### Information given

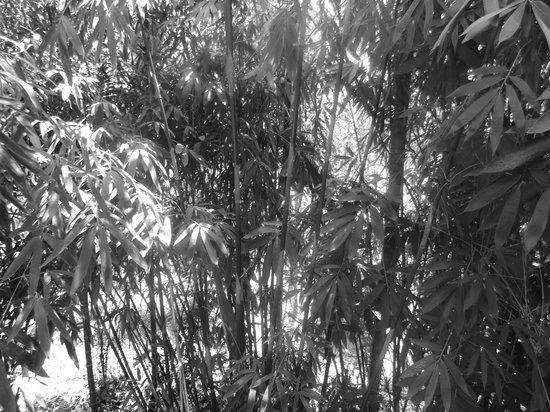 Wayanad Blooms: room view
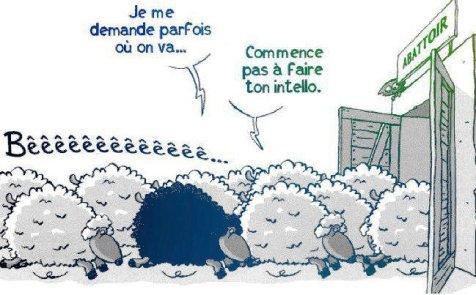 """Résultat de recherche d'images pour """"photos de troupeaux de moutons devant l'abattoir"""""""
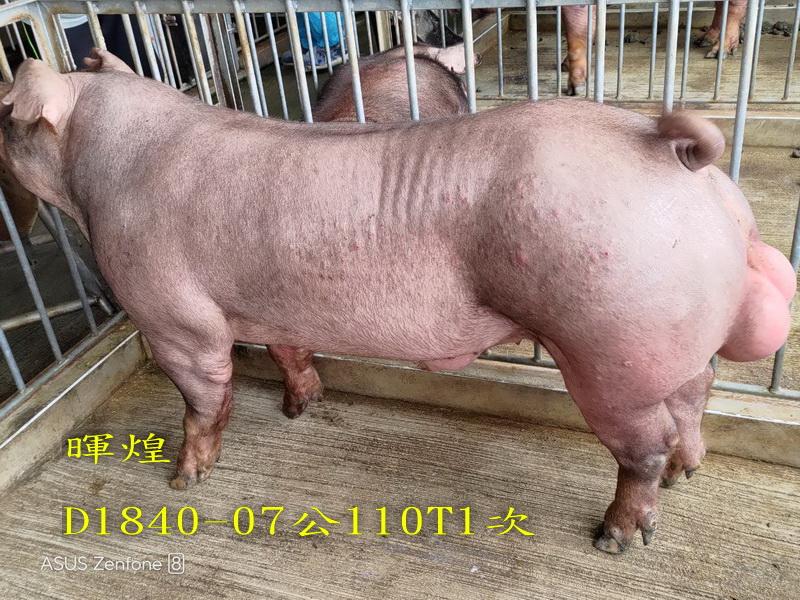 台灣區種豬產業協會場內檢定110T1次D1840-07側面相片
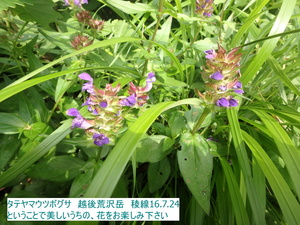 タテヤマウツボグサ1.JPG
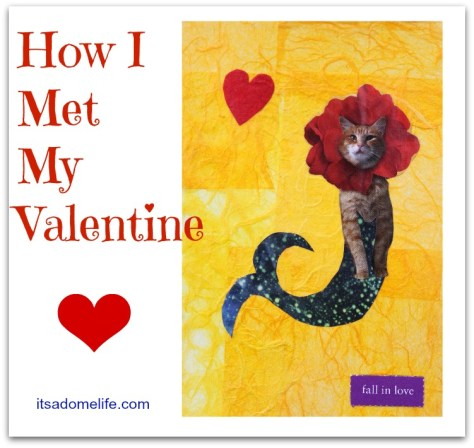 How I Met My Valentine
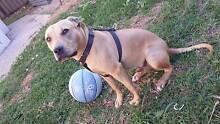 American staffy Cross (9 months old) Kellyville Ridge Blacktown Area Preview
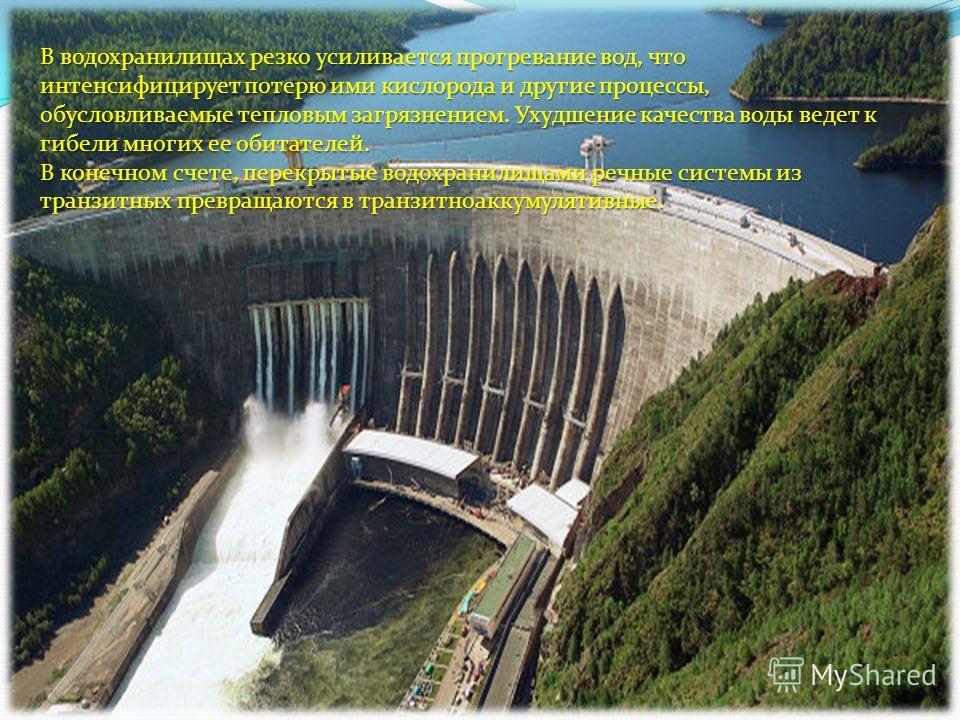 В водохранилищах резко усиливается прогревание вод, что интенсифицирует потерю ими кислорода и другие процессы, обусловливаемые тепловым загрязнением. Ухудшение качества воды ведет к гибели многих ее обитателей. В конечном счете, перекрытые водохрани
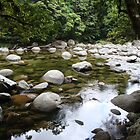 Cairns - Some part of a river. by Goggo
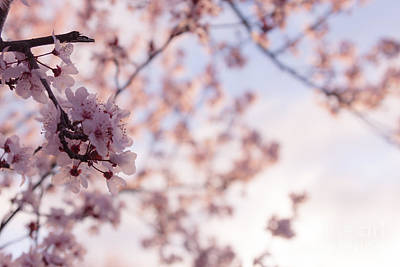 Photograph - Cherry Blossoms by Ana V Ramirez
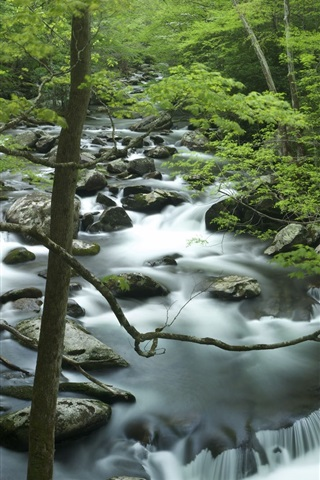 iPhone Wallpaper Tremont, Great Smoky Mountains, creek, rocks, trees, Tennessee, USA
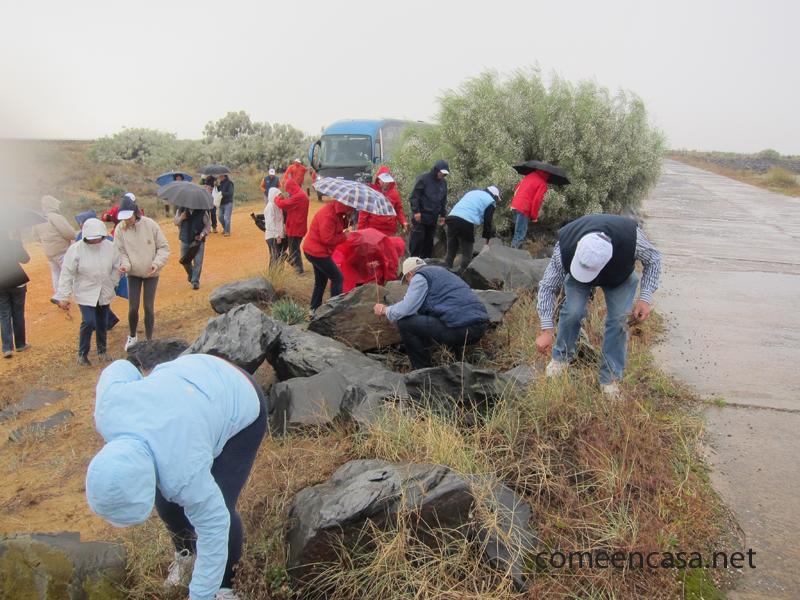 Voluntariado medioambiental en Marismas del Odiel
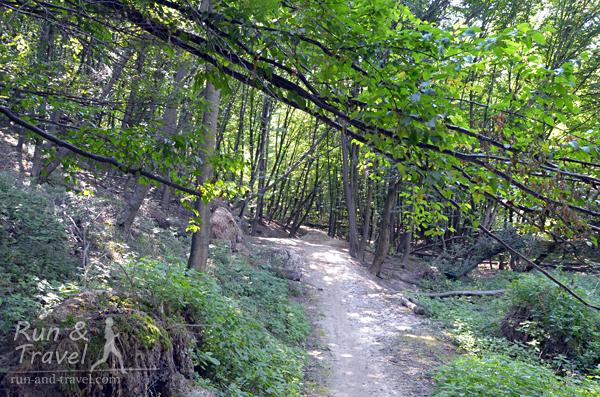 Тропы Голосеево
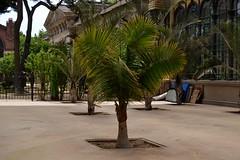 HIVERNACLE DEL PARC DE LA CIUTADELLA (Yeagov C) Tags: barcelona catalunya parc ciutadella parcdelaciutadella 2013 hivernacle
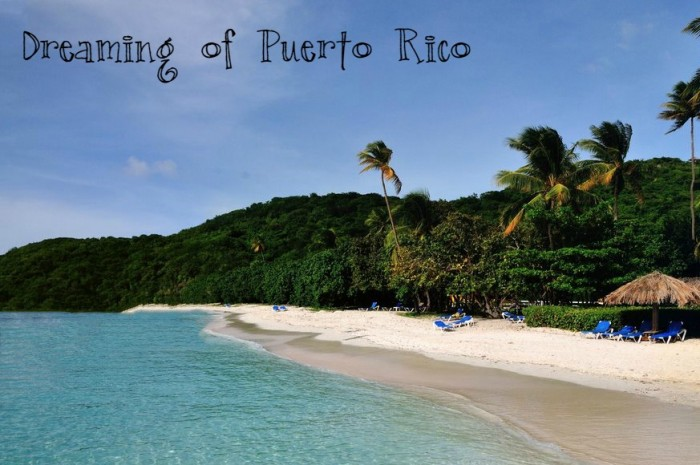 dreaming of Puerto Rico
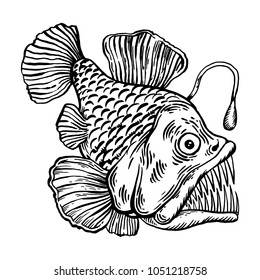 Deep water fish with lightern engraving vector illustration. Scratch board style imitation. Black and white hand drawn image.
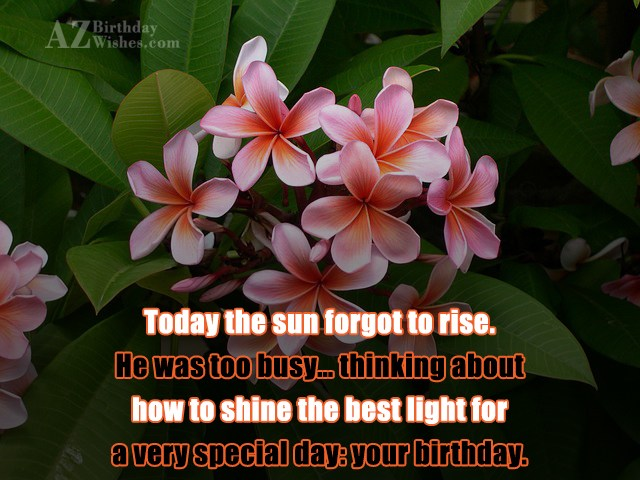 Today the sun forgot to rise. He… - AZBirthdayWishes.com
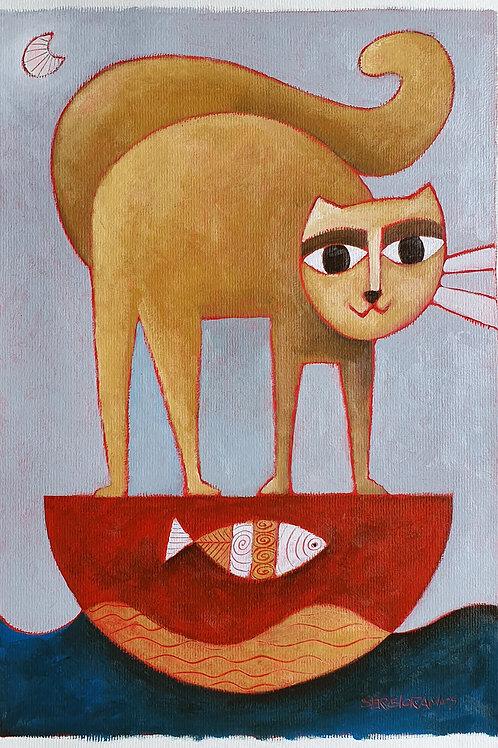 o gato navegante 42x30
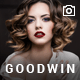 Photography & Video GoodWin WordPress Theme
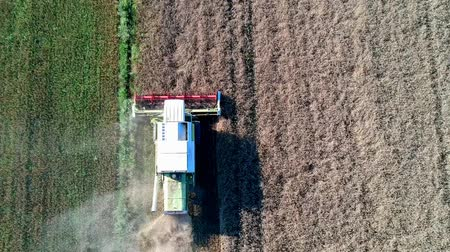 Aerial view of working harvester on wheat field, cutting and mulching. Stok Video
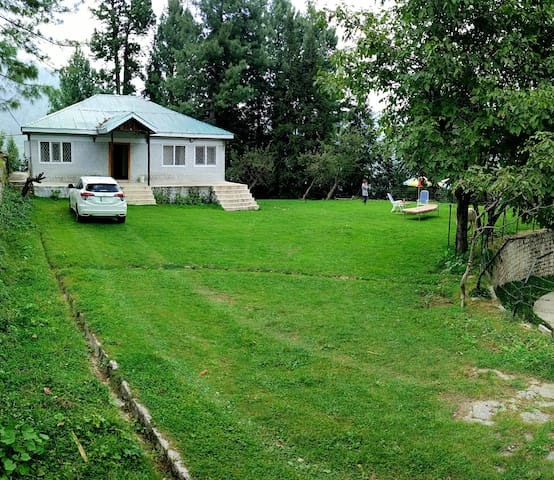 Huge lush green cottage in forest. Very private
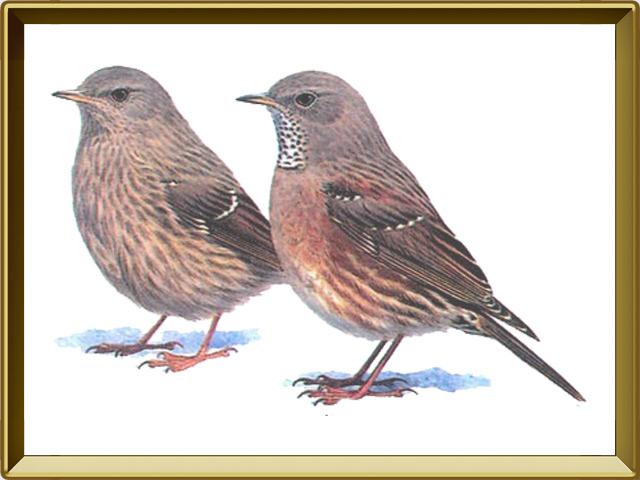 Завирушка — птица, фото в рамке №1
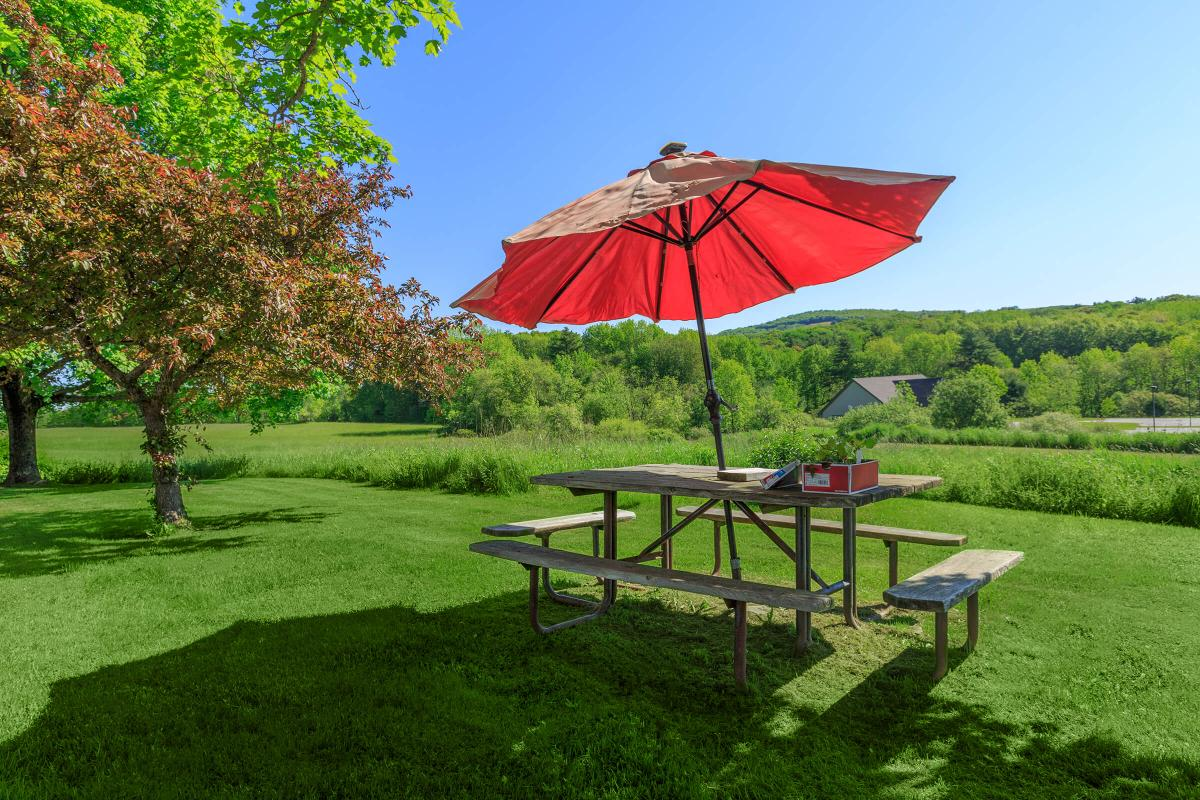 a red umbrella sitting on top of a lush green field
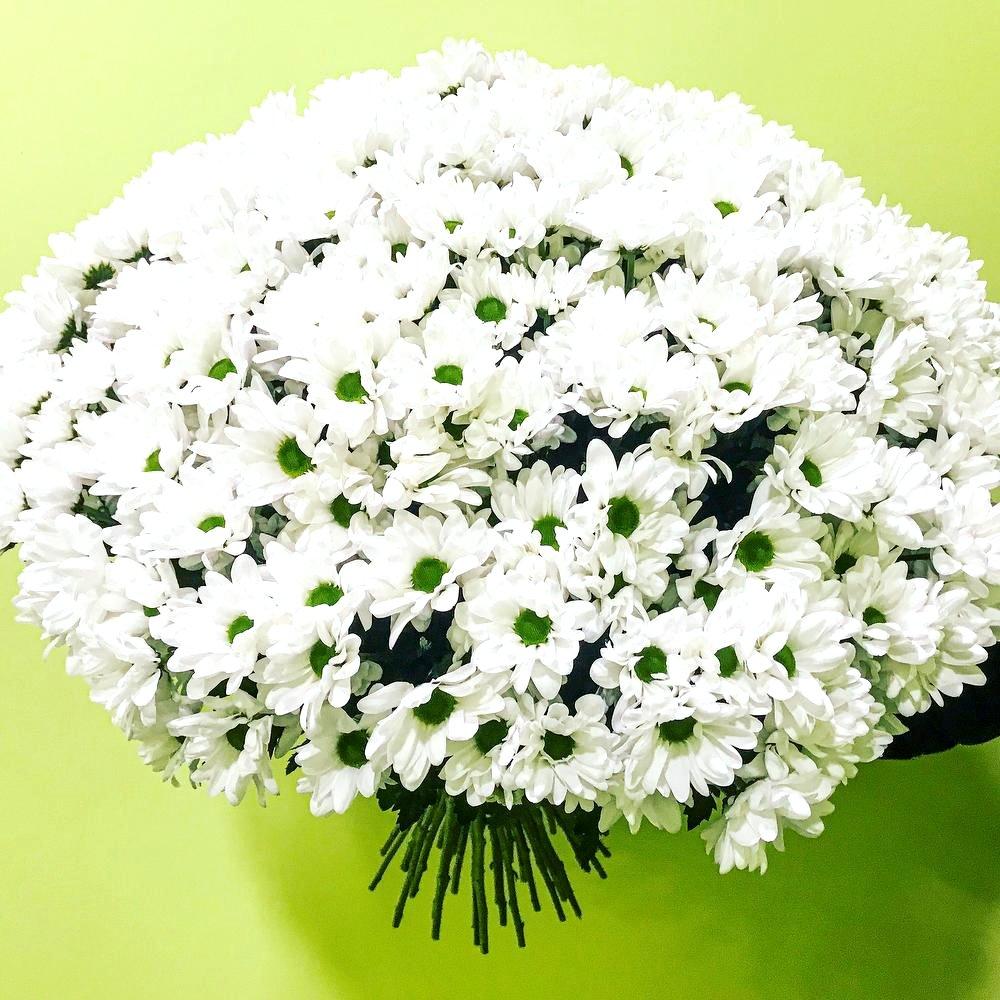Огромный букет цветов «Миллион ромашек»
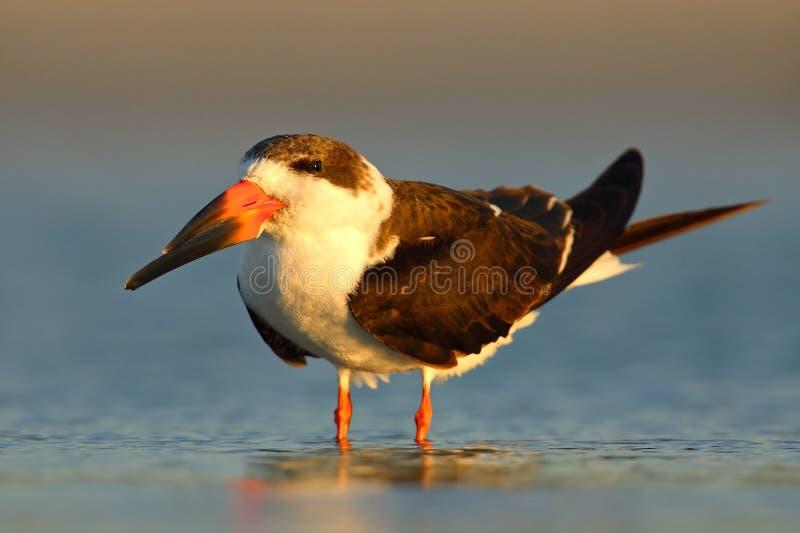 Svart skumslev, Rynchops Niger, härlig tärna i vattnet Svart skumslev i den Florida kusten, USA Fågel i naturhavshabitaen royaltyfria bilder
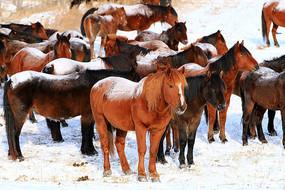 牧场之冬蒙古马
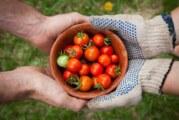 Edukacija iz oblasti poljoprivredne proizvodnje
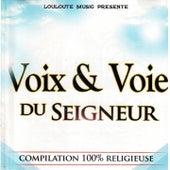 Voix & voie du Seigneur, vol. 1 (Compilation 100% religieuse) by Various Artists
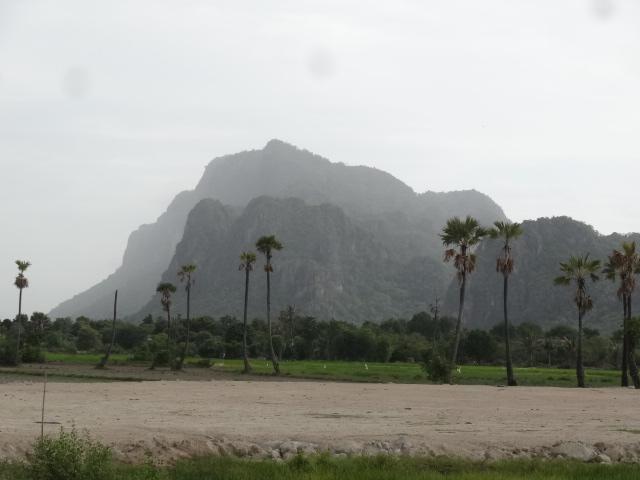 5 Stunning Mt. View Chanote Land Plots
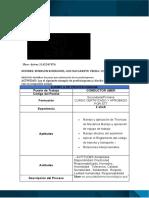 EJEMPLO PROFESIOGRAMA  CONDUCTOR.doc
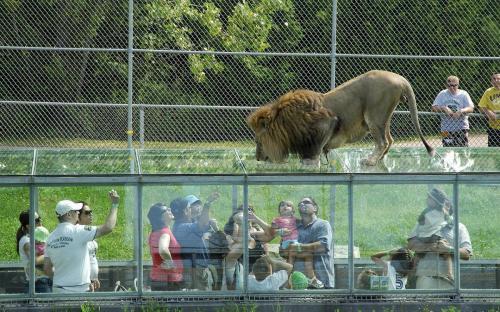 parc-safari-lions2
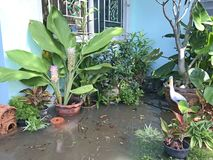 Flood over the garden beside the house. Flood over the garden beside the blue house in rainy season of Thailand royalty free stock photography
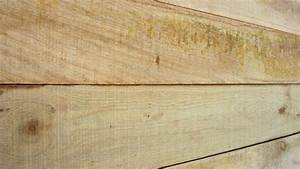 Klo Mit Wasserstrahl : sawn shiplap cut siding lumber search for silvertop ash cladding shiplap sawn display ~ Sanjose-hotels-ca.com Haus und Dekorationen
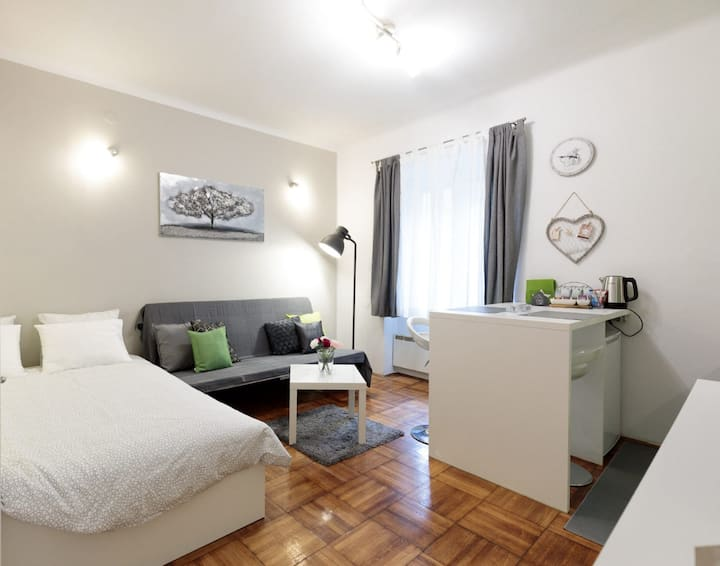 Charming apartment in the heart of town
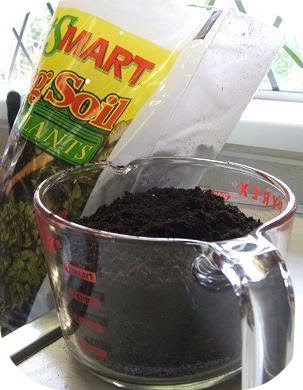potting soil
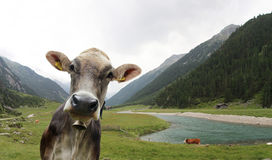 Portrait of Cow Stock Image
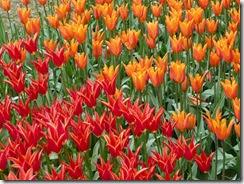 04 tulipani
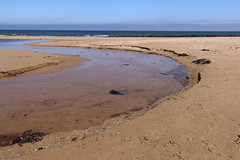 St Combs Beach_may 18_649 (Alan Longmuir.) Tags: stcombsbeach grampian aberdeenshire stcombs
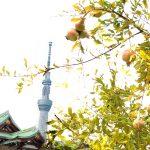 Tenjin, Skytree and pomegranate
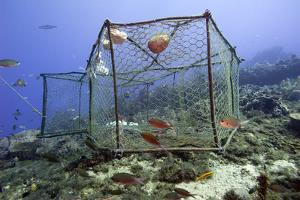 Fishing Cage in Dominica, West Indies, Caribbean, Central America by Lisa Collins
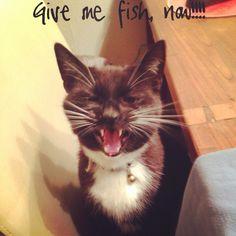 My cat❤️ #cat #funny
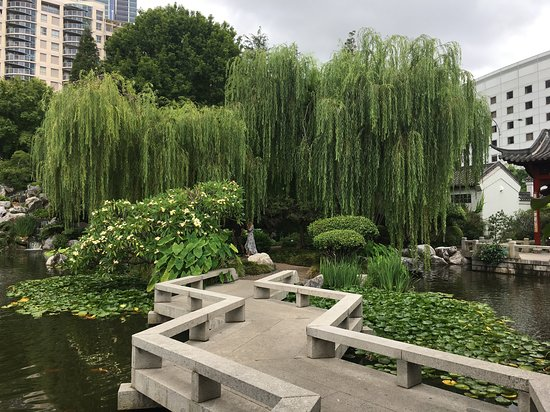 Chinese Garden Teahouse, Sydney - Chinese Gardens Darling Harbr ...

######

What the exercise asks:
Every line above should be transcribed exactly, though no image should be carried over.

Output below:
 Wayanad Blooms: room view
 """Résultat de recherche d'images pour """"photos de troupeaux de moutons devant l'abattoir"""""""
 台灣區種豬產業協會場內檢定110T1次D1840-07側面相片
 タテヤマウツボグサ1.JPG
 How I Met My Valentine
 American staffy Cross (9 months old) Kellyville Ridge Blacktown Area Preview
 В водохранилищах резко усиливается прогревание вод, что интенсифицирует потерю ими кислорода и другие процессы, обусловливаемые тепловым загрязнением. Ухудшение качества воды ведет к гибели многих ее обитателей. В конечном счете, перекрытые водохрани
 Cairns - Some part of a river. by Goggo
 Photograph - Cherry Blossoms by Ana V Ramirez
 iPhone Wallpaper Tremont, Great Smoky Mountains, creek, rocks, trees, Tennessee, USA
 Voluntariado medioambiental en Marismas del Odiel
 Тропы Голосеево
 HIVERNACLE DEL PARC DE LA CIUTADELLA (Yeagov C) Tags: barcelona catalunya parc ciutadella parcdelaciutadella 2013 hivernacle
 dreaming of Puerto Rico
 Deep water fish with lightern engraving vector illustration. Scratch board style imitation. Black and white hand drawn image.
 Today the sun forgot to rise. He… - AZBirthdayWishes.com
 o gato navegante 42x30
 Photography & Video GoodWin WordPress Theme
 Aerial view of working harvester on wheat field, cutting and mulching. Stok Video
 Huge lush green cottage in forest. Very private
 Завирушка — птица, фото в рамке №1
 a red umbrella sitting on top of a lush green field
Огромный букет цветов «Миллион ромашек»
 Svart skumslev, Rynchops Niger, härlig tärna i vattnet Svart skumslev i den Florida kusten, USA Fågel i naturhavshabitaen royaltyfria bilder
 牧场之冬蒙古马
 Edukacija iz oblasti poljoprivredne proizvodnje
 Voix & voie du Seigneur, vol. 1 (Compilation 100% religieuse) by Various Artists
 5 Stunning Mt. View Chanote Land Plots
 EJEMPLO PROFESIOGRAMA  CONDUCTOR.doc
 parc-safari-lions2
 Flood over the garden beside the house. Flood over the garden beside the blue house in rainy season of Thailand royalty free stock photography
 Klo Mit Wasserstrahl : sawn shiplap cut siding lumber search for silvertop ash cladding shiplap sawn display ~ Sanjose-hotels-ca.com Haus und Dekorationen
 Charming apartment in the heart of town
potting soil
 Portrait of Cow Stock Image
 04 tulipani
 St Combs Beach_may 18_649 (Alan Longmuir.) Tags: stcombsbeach grampian aberdeenshire stcombs
 Tenjin, Skytree and pomegranate
 Fishing Cage in Dominica, West Indies, Caribbean, Central America by Lisa Collins
 My cat❤️ #cat #funny
 Chinese Garden Teahouse, Sydney - Chinese Gardens Darling Harbr ...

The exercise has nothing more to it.